Goal A: In the ClusterJ bug report below, how many threads could the microbenchmark scale to after the simple patch?

Document excerpt:
## begin

Bug #102510 ClusterJ Feature Request
Submitted: 6 Feb 2021 18:41 Modified: 3 Jul 1:31
Reporter: Mikael Ronström Email Updates:
Status: Closed Impact on me:
None 
Category:MySQL Cluster: Cluster/J Severity:S4 (Feature request)
Version:8.0.23 OS:Ubuntu
Assigned to: CPU Architecture:Any

[6 Feb 2021 18:41] Mikael Ronström
Description:
    When running applications that creates and releases loads of
    new instances using the session.newInstance and session.release
    interface the scalability is hampered dramatically and lots of
    overhead is created for the application.
    
    In a simple benchmark where one runs one batch of primary key
    lookups at a time, each batch containing 380 lookups, the
    microbenchmark using standard ClusterJ can only scale to 3
    threads and then handling a bit more than 1000 batches per second.
    
    Using the BPF tool it was clear that more than a quarter of the
    CPU time is spent in the call to session.newInstance. ClusterJ uses
    Java Reflection to be handled dynamic class objects.
    
    A very simple patch of the microbenchmark showed that this overhead
    and scalability hog could quite easily be removed by putting the
    objects into a cache inside the thread instead of calling the
    session.release. This simple change made the microbenchmark scale to
    12 threads and reach 3700 batches per second.
    
    The microbenchmark was executed on an AMD workstation using a cluster
    with 2 data nodes with 2 LDM threads in each and 1 ClusterJ application.
    
    This feature moves this cache of objects into the Session object.
    The session object is by design single-threaded, so no extra mutex
    protections are required as using a Session object from multiple
    threads at the same time is an application bug.
    
    It is required to maintain one cache per Class. A new configuration
    parameter com.mysql.clusterj.max.cached.instances was added where
    one can set the maximum number of cached objects per session object.

## end

Dataset excerpts:
## begin

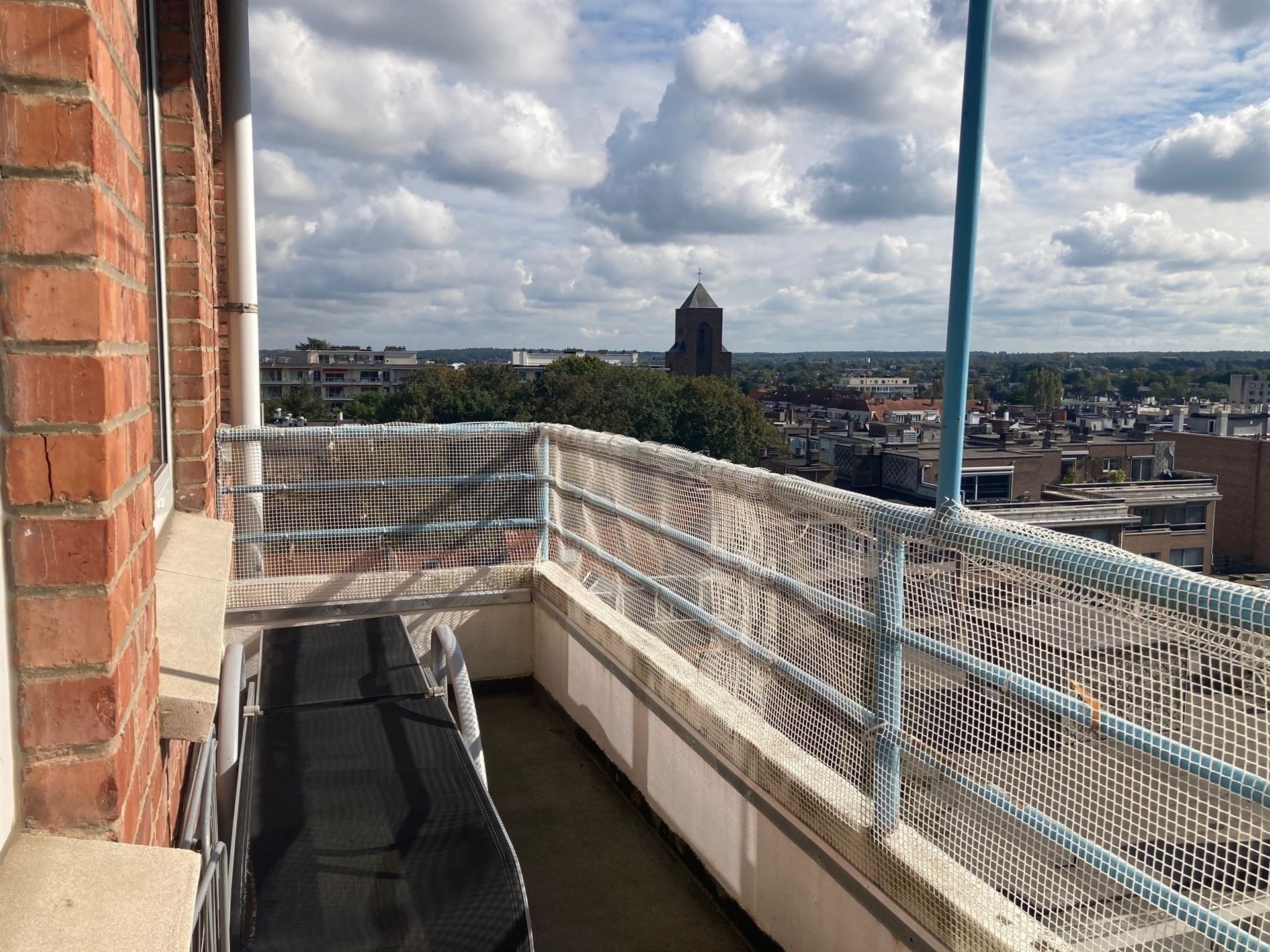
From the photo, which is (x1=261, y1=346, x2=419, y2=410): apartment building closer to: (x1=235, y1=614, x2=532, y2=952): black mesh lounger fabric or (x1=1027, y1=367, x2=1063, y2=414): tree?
(x1=1027, y1=367, x2=1063, y2=414): tree

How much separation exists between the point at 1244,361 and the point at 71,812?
11263 cm

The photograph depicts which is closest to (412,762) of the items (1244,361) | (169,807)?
(169,807)

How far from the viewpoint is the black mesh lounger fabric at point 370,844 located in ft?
8.48

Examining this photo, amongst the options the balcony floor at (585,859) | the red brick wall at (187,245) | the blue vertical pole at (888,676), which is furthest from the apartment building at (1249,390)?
the red brick wall at (187,245)

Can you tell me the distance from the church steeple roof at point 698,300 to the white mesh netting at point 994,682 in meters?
127

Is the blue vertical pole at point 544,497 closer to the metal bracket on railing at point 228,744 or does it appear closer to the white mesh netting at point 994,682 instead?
the white mesh netting at point 994,682

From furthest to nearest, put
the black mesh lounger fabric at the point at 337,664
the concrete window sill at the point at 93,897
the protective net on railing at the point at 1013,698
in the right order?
the black mesh lounger fabric at the point at 337,664 < the protective net on railing at the point at 1013,698 < the concrete window sill at the point at 93,897

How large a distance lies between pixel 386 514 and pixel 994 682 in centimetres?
445

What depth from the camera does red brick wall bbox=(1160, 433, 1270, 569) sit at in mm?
50125

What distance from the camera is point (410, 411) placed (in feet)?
204

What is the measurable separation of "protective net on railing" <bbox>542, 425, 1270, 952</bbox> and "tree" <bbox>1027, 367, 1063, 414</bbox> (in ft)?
391

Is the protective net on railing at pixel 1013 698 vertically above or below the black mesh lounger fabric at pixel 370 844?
above

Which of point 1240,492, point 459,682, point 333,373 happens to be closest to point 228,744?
point 459,682

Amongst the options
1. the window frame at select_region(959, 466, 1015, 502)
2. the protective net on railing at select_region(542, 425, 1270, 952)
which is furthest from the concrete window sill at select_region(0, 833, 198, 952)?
the window frame at select_region(959, 466, 1015, 502)
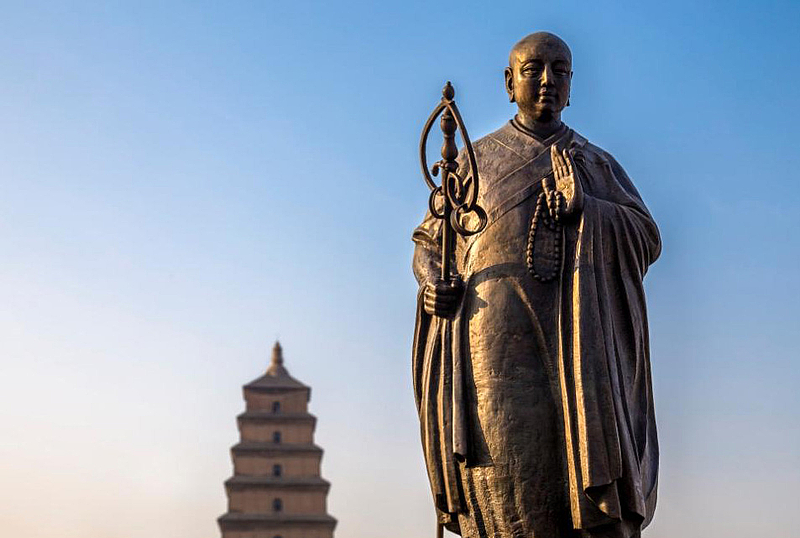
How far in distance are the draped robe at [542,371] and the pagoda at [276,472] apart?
57938mm

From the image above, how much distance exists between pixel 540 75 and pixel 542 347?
155cm

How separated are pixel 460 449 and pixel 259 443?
61417 mm

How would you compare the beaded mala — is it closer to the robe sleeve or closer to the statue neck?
the robe sleeve

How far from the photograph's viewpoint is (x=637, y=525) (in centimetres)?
745

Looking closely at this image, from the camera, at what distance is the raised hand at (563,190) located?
7.66m

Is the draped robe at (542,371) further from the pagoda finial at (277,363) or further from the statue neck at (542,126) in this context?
the pagoda finial at (277,363)

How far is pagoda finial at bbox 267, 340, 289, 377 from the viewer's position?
72.7 meters

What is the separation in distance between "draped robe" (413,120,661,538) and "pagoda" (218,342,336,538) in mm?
57938

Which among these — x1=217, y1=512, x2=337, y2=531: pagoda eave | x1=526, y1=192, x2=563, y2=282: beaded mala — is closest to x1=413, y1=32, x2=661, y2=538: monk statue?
x1=526, y1=192, x2=563, y2=282: beaded mala

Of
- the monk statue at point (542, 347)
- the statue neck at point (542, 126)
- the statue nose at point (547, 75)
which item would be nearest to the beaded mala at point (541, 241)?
the monk statue at point (542, 347)

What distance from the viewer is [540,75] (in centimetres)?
798

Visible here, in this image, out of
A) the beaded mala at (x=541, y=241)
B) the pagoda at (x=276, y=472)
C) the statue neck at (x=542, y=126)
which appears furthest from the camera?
the pagoda at (x=276, y=472)

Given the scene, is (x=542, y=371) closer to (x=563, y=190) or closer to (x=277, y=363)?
(x=563, y=190)

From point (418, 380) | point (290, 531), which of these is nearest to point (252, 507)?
point (290, 531)
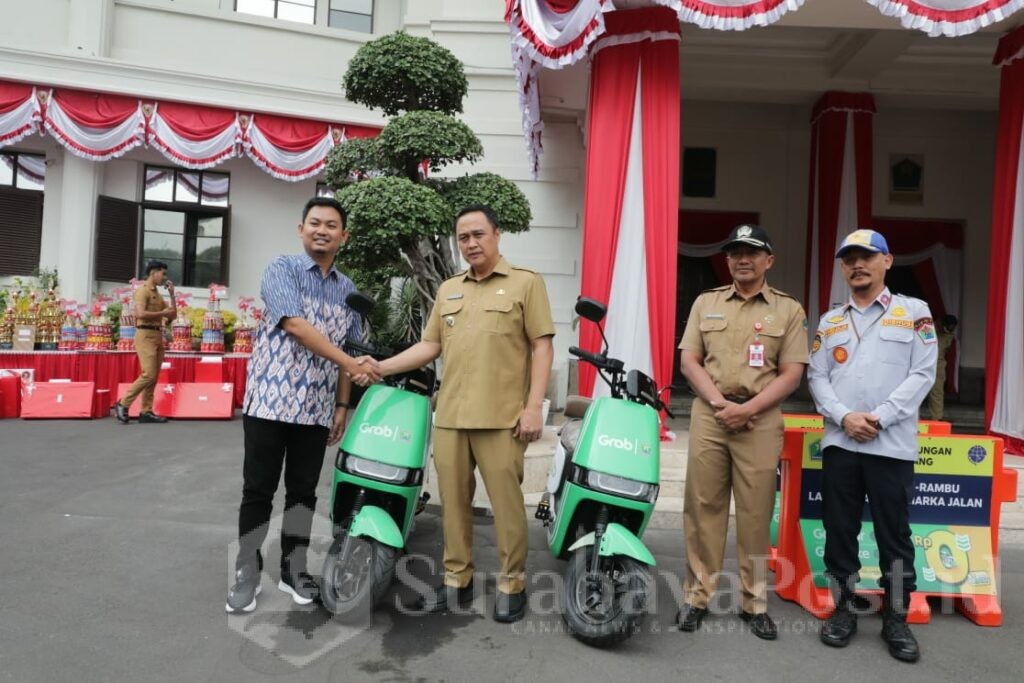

## end

Goal B: From the listing, copy out word for word the stretch from the line containing "How far from the viewpoint" through the line containing "the black mesh lounger fabric at the point at 337,664 <", including both of those lines.

Answer A: 12 threads.

Answer B:
How far from the viewpoint is the black mesh lounger fabric at point 370,844 located in ft?
8.48

Examining this photo, amongst the options the balcony floor at (585,859) | the red brick wall at (187,245) | the blue vertical pole at (888,676), which is furthest from the apartment building at (1249,390)?
the red brick wall at (187,245)

Can you tell me the distance from the church steeple roof at point 698,300 to the white mesh netting at point 994,682 in meters?
127

Is the blue vertical pole at point 544,497 closer to the metal bracket on railing at point 228,744 or does it appear closer to the white mesh netting at point 994,682 instead?
the white mesh netting at point 994,682

From furthest to nearest, put
the black mesh lounger fabric at the point at 337,664
the concrete window sill at the point at 93,897
the protective net on railing at the point at 1013,698
in the right order?
the black mesh lounger fabric at the point at 337,664 < the protective net on railing at the point at 1013,698 < the concrete window sill at the point at 93,897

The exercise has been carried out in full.